На два литра бронзового раствора я зимой всё и рассчитывал. Так-то алхимические зельевары все объёмы рассчитывают по миллилитрам — но это не мой путь.
Пятьсот грамм высушенного осадка из меха манула нужно примешать к двумстам граммам гашёной извести, и хорошенько размешать. Получившуюся смесь присыпать к такому же количеству воды, довести до кипения. Образовавшийся жёлтый осадок выкинуть, нужна только прозрачная вода с серо-жёлтым оттенком. Её пока отложить в сторону.
Взять триста грамм пыли древесного угля, обязательно из ивы. Смешать с таким же количеством пшеничной муки, прилить два литра воды и сто грамм получившегося оранжевого концентрата из тел хитца. Получившуюся мутную жидкость довести до кипения и варить минут пять. Пыль и мука растворятся, а вода приобретёт светло-синий оттенок. Продолжать выпаривать, пока вода не станет оранжевой.

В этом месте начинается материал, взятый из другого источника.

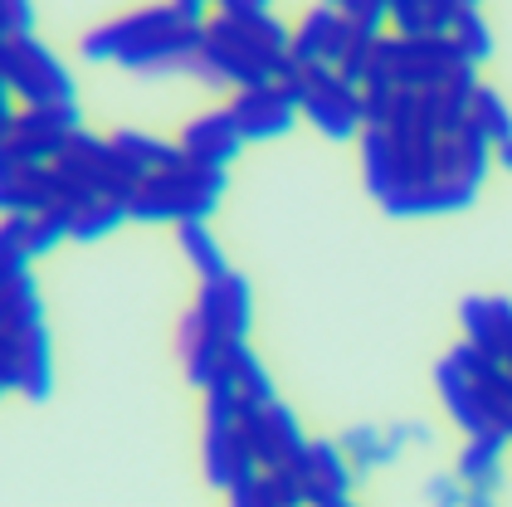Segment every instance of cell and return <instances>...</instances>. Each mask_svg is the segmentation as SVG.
I'll list each match as a JSON object with an SVG mask.
<instances>
[{"label":"cell","mask_w":512,"mask_h":507,"mask_svg":"<svg viewBox=\"0 0 512 507\" xmlns=\"http://www.w3.org/2000/svg\"><path fill=\"white\" fill-rule=\"evenodd\" d=\"M176 20H186V15H181L171 0L137 5V10H127V15H113V20L93 25V30L79 39V49H83V59H88V64H118L132 44H142L147 35H157V30L176 25Z\"/></svg>","instance_id":"obj_7"},{"label":"cell","mask_w":512,"mask_h":507,"mask_svg":"<svg viewBox=\"0 0 512 507\" xmlns=\"http://www.w3.org/2000/svg\"><path fill=\"white\" fill-rule=\"evenodd\" d=\"M508 429L503 425H483L473 429L454 459V478L464 483V503L483 507L498 488H503V454H508Z\"/></svg>","instance_id":"obj_11"},{"label":"cell","mask_w":512,"mask_h":507,"mask_svg":"<svg viewBox=\"0 0 512 507\" xmlns=\"http://www.w3.org/2000/svg\"><path fill=\"white\" fill-rule=\"evenodd\" d=\"M425 498H434V503H444V507H454V503H464V483L439 473V478H430V483H425Z\"/></svg>","instance_id":"obj_33"},{"label":"cell","mask_w":512,"mask_h":507,"mask_svg":"<svg viewBox=\"0 0 512 507\" xmlns=\"http://www.w3.org/2000/svg\"><path fill=\"white\" fill-rule=\"evenodd\" d=\"M0 78L15 88L20 103H69L79 98L74 74L54 49H44L35 30L30 35H0Z\"/></svg>","instance_id":"obj_3"},{"label":"cell","mask_w":512,"mask_h":507,"mask_svg":"<svg viewBox=\"0 0 512 507\" xmlns=\"http://www.w3.org/2000/svg\"><path fill=\"white\" fill-rule=\"evenodd\" d=\"M303 503V478L293 468H259L254 507H298Z\"/></svg>","instance_id":"obj_28"},{"label":"cell","mask_w":512,"mask_h":507,"mask_svg":"<svg viewBox=\"0 0 512 507\" xmlns=\"http://www.w3.org/2000/svg\"><path fill=\"white\" fill-rule=\"evenodd\" d=\"M337 5H342V15L352 20L356 30H366V35H386L391 30L386 0H337Z\"/></svg>","instance_id":"obj_30"},{"label":"cell","mask_w":512,"mask_h":507,"mask_svg":"<svg viewBox=\"0 0 512 507\" xmlns=\"http://www.w3.org/2000/svg\"><path fill=\"white\" fill-rule=\"evenodd\" d=\"M35 30V0H0V35H30Z\"/></svg>","instance_id":"obj_32"},{"label":"cell","mask_w":512,"mask_h":507,"mask_svg":"<svg viewBox=\"0 0 512 507\" xmlns=\"http://www.w3.org/2000/svg\"><path fill=\"white\" fill-rule=\"evenodd\" d=\"M434 386H439V400H444L449 420L464 429V434L493 425V420H488V405H483V390H478V381H473V376L459 366V361H454V356H444V361L434 366Z\"/></svg>","instance_id":"obj_17"},{"label":"cell","mask_w":512,"mask_h":507,"mask_svg":"<svg viewBox=\"0 0 512 507\" xmlns=\"http://www.w3.org/2000/svg\"><path fill=\"white\" fill-rule=\"evenodd\" d=\"M59 200V171L54 161L40 166H10L0 176V215H35Z\"/></svg>","instance_id":"obj_16"},{"label":"cell","mask_w":512,"mask_h":507,"mask_svg":"<svg viewBox=\"0 0 512 507\" xmlns=\"http://www.w3.org/2000/svg\"><path fill=\"white\" fill-rule=\"evenodd\" d=\"M176 347H181L186 381H191L196 390L225 371V337H220L215 327H205V317H200L196 308L181 317V327H176Z\"/></svg>","instance_id":"obj_15"},{"label":"cell","mask_w":512,"mask_h":507,"mask_svg":"<svg viewBox=\"0 0 512 507\" xmlns=\"http://www.w3.org/2000/svg\"><path fill=\"white\" fill-rule=\"evenodd\" d=\"M449 39L459 44V54H464V64H473V69H483L488 59H493V30H488V20L478 15V5H469V10H459V20H454V30H449Z\"/></svg>","instance_id":"obj_27"},{"label":"cell","mask_w":512,"mask_h":507,"mask_svg":"<svg viewBox=\"0 0 512 507\" xmlns=\"http://www.w3.org/2000/svg\"><path fill=\"white\" fill-rule=\"evenodd\" d=\"M176 142H181V152L205 161V166H230L239 156V147H244V132H239V122L230 108H215V113L191 117Z\"/></svg>","instance_id":"obj_14"},{"label":"cell","mask_w":512,"mask_h":507,"mask_svg":"<svg viewBox=\"0 0 512 507\" xmlns=\"http://www.w3.org/2000/svg\"><path fill=\"white\" fill-rule=\"evenodd\" d=\"M122 156H132L142 171H166V166H176V161H186L181 152V142H166V137H152V132H137V127H122L108 137Z\"/></svg>","instance_id":"obj_23"},{"label":"cell","mask_w":512,"mask_h":507,"mask_svg":"<svg viewBox=\"0 0 512 507\" xmlns=\"http://www.w3.org/2000/svg\"><path fill=\"white\" fill-rule=\"evenodd\" d=\"M395 35H420L425 30V0H386Z\"/></svg>","instance_id":"obj_31"},{"label":"cell","mask_w":512,"mask_h":507,"mask_svg":"<svg viewBox=\"0 0 512 507\" xmlns=\"http://www.w3.org/2000/svg\"><path fill=\"white\" fill-rule=\"evenodd\" d=\"M83 127L79 98L69 103H20V113L10 122V166H40L64 152V142Z\"/></svg>","instance_id":"obj_4"},{"label":"cell","mask_w":512,"mask_h":507,"mask_svg":"<svg viewBox=\"0 0 512 507\" xmlns=\"http://www.w3.org/2000/svg\"><path fill=\"white\" fill-rule=\"evenodd\" d=\"M176 244H181V254H186V264L196 269V278H220V273L230 269L225 264V249L215 244V234L205 230V220H176Z\"/></svg>","instance_id":"obj_22"},{"label":"cell","mask_w":512,"mask_h":507,"mask_svg":"<svg viewBox=\"0 0 512 507\" xmlns=\"http://www.w3.org/2000/svg\"><path fill=\"white\" fill-rule=\"evenodd\" d=\"M196 312L205 317V327H215L225 342H244L254 327V288L249 278L235 269H225L220 278H205L196 293Z\"/></svg>","instance_id":"obj_12"},{"label":"cell","mask_w":512,"mask_h":507,"mask_svg":"<svg viewBox=\"0 0 512 507\" xmlns=\"http://www.w3.org/2000/svg\"><path fill=\"white\" fill-rule=\"evenodd\" d=\"M230 113H235L244 142H274V137H288L298 122V93L283 78H264V83L235 88Z\"/></svg>","instance_id":"obj_8"},{"label":"cell","mask_w":512,"mask_h":507,"mask_svg":"<svg viewBox=\"0 0 512 507\" xmlns=\"http://www.w3.org/2000/svg\"><path fill=\"white\" fill-rule=\"evenodd\" d=\"M337 444H342V454L352 459L356 478H361V473H376V468H386V464L400 459V449L391 444V434H386V429H376V425H352Z\"/></svg>","instance_id":"obj_21"},{"label":"cell","mask_w":512,"mask_h":507,"mask_svg":"<svg viewBox=\"0 0 512 507\" xmlns=\"http://www.w3.org/2000/svg\"><path fill=\"white\" fill-rule=\"evenodd\" d=\"M278 78L298 93V117H308L322 137L332 142H352L361 137L366 117H361V88L347 83L332 64H283Z\"/></svg>","instance_id":"obj_2"},{"label":"cell","mask_w":512,"mask_h":507,"mask_svg":"<svg viewBox=\"0 0 512 507\" xmlns=\"http://www.w3.org/2000/svg\"><path fill=\"white\" fill-rule=\"evenodd\" d=\"M381 49H386V59H391L395 88H415V93L434 88L439 78L454 74V69L464 64L459 44L449 35H434V30H420V35H395V30H386V35H381Z\"/></svg>","instance_id":"obj_5"},{"label":"cell","mask_w":512,"mask_h":507,"mask_svg":"<svg viewBox=\"0 0 512 507\" xmlns=\"http://www.w3.org/2000/svg\"><path fill=\"white\" fill-rule=\"evenodd\" d=\"M30 264V215H0V283Z\"/></svg>","instance_id":"obj_29"},{"label":"cell","mask_w":512,"mask_h":507,"mask_svg":"<svg viewBox=\"0 0 512 507\" xmlns=\"http://www.w3.org/2000/svg\"><path fill=\"white\" fill-rule=\"evenodd\" d=\"M459 322H464L469 342H483V347L498 351L503 332L512 327V298H464L459 303Z\"/></svg>","instance_id":"obj_20"},{"label":"cell","mask_w":512,"mask_h":507,"mask_svg":"<svg viewBox=\"0 0 512 507\" xmlns=\"http://www.w3.org/2000/svg\"><path fill=\"white\" fill-rule=\"evenodd\" d=\"M74 230V205H64V200H54V205H44L30 215V259H40V254H54L64 239Z\"/></svg>","instance_id":"obj_26"},{"label":"cell","mask_w":512,"mask_h":507,"mask_svg":"<svg viewBox=\"0 0 512 507\" xmlns=\"http://www.w3.org/2000/svg\"><path fill=\"white\" fill-rule=\"evenodd\" d=\"M239 434H244V444L254 449L259 468H293L303 459V444H308L298 415H293L278 395L264 400V405L239 400Z\"/></svg>","instance_id":"obj_6"},{"label":"cell","mask_w":512,"mask_h":507,"mask_svg":"<svg viewBox=\"0 0 512 507\" xmlns=\"http://www.w3.org/2000/svg\"><path fill=\"white\" fill-rule=\"evenodd\" d=\"M483 186H473L464 176H434V181H420V186H405L381 200V210L395 215V220H430V215H459L478 200Z\"/></svg>","instance_id":"obj_13"},{"label":"cell","mask_w":512,"mask_h":507,"mask_svg":"<svg viewBox=\"0 0 512 507\" xmlns=\"http://www.w3.org/2000/svg\"><path fill=\"white\" fill-rule=\"evenodd\" d=\"M498 356L508 361V371H512V327H508V332H503V342H498Z\"/></svg>","instance_id":"obj_37"},{"label":"cell","mask_w":512,"mask_h":507,"mask_svg":"<svg viewBox=\"0 0 512 507\" xmlns=\"http://www.w3.org/2000/svg\"><path fill=\"white\" fill-rule=\"evenodd\" d=\"M352 39L356 25L342 15V5L317 0V5L303 10L298 25H288V59L293 64H332L337 69V59L352 49Z\"/></svg>","instance_id":"obj_9"},{"label":"cell","mask_w":512,"mask_h":507,"mask_svg":"<svg viewBox=\"0 0 512 507\" xmlns=\"http://www.w3.org/2000/svg\"><path fill=\"white\" fill-rule=\"evenodd\" d=\"M361 176H366V191L376 195V200H386V195H395L405 186L400 152H395L386 127H361Z\"/></svg>","instance_id":"obj_18"},{"label":"cell","mask_w":512,"mask_h":507,"mask_svg":"<svg viewBox=\"0 0 512 507\" xmlns=\"http://www.w3.org/2000/svg\"><path fill=\"white\" fill-rule=\"evenodd\" d=\"M493 161H503V171L512 176V137H508V142H498V147H493Z\"/></svg>","instance_id":"obj_35"},{"label":"cell","mask_w":512,"mask_h":507,"mask_svg":"<svg viewBox=\"0 0 512 507\" xmlns=\"http://www.w3.org/2000/svg\"><path fill=\"white\" fill-rule=\"evenodd\" d=\"M118 225H127V200H118V195H98V200H88V205L74 210V230H69V239L93 244V239L113 234Z\"/></svg>","instance_id":"obj_25"},{"label":"cell","mask_w":512,"mask_h":507,"mask_svg":"<svg viewBox=\"0 0 512 507\" xmlns=\"http://www.w3.org/2000/svg\"><path fill=\"white\" fill-rule=\"evenodd\" d=\"M5 142H10V127H0V176L10 171V147Z\"/></svg>","instance_id":"obj_36"},{"label":"cell","mask_w":512,"mask_h":507,"mask_svg":"<svg viewBox=\"0 0 512 507\" xmlns=\"http://www.w3.org/2000/svg\"><path fill=\"white\" fill-rule=\"evenodd\" d=\"M464 5H478V0H464Z\"/></svg>","instance_id":"obj_38"},{"label":"cell","mask_w":512,"mask_h":507,"mask_svg":"<svg viewBox=\"0 0 512 507\" xmlns=\"http://www.w3.org/2000/svg\"><path fill=\"white\" fill-rule=\"evenodd\" d=\"M332 5H337V0H332Z\"/></svg>","instance_id":"obj_39"},{"label":"cell","mask_w":512,"mask_h":507,"mask_svg":"<svg viewBox=\"0 0 512 507\" xmlns=\"http://www.w3.org/2000/svg\"><path fill=\"white\" fill-rule=\"evenodd\" d=\"M469 122L498 147V142H508L512 137V103L493 88V83H483L478 78V88H473V98H469Z\"/></svg>","instance_id":"obj_24"},{"label":"cell","mask_w":512,"mask_h":507,"mask_svg":"<svg viewBox=\"0 0 512 507\" xmlns=\"http://www.w3.org/2000/svg\"><path fill=\"white\" fill-rule=\"evenodd\" d=\"M293 473L303 478V503H317V507H342L356 488V468L342 454L337 439H308Z\"/></svg>","instance_id":"obj_10"},{"label":"cell","mask_w":512,"mask_h":507,"mask_svg":"<svg viewBox=\"0 0 512 507\" xmlns=\"http://www.w3.org/2000/svg\"><path fill=\"white\" fill-rule=\"evenodd\" d=\"M225 371H230V381L239 386V400H249V405H264V400H274V376H269V366L259 361V351L249 347V337L244 342H225Z\"/></svg>","instance_id":"obj_19"},{"label":"cell","mask_w":512,"mask_h":507,"mask_svg":"<svg viewBox=\"0 0 512 507\" xmlns=\"http://www.w3.org/2000/svg\"><path fill=\"white\" fill-rule=\"evenodd\" d=\"M230 186L225 166H205L196 156L166 166V171H147L132 195H127V220L142 225H176V220H210L220 195Z\"/></svg>","instance_id":"obj_1"},{"label":"cell","mask_w":512,"mask_h":507,"mask_svg":"<svg viewBox=\"0 0 512 507\" xmlns=\"http://www.w3.org/2000/svg\"><path fill=\"white\" fill-rule=\"evenodd\" d=\"M171 5H176L186 20H205V15L215 10V0H171Z\"/></svg>","instance_id":"obj_34"}]
</instances>
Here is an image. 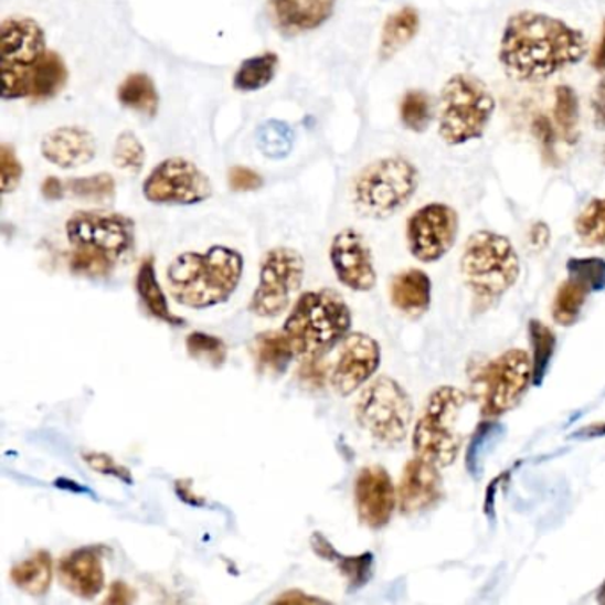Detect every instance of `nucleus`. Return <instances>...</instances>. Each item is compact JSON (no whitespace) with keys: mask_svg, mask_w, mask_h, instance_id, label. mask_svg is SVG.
I'll list each match as a JSON object with an SVG mask.
<instances>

Взять сто грамм высокоочищенного спирта, столько же воды, и всыпать килограмм сероватых крупных крупинок от бронзовой кваралитской массы. Поставить ёмкость на огонь. Очень скоро всё это расплавится в тугую карамель бронзового цвета с запахом нашатыря, но к стенкам посуды прилипать не будет.
К получившейся карамели влить всю оранжевую воду и размешивать, но до кипения не доводить, иначе можно выбрасывать. Оранжевая жидкость должна парить, в ней будут медленно растворяться кусочки тягучей карамели, а от поверхности всё время будут отходить синеватые ниточки пара. Когда всё будет готово, и карамель полностью растворится — жидкости останется с полтора литра, а сама она станет ярко-красного цвета. В этот момент нужно прилить пол-литра первой воды, со светло-синим оттенком. В этот же момент жидкость начнёт медленно менять свой цвет на циановый, и густеть. Нужно убрать ёмкость с огня и хорошенько перемешать. Бронзовый кваралитский раствор готов. Теперь его перелить по стеклянным банкам, поставить на стеллажи и не трогать, чтобы через час циановую жидкость расчертили двадцать одна бронзовая полосочка. Прекрасный по качеству результат.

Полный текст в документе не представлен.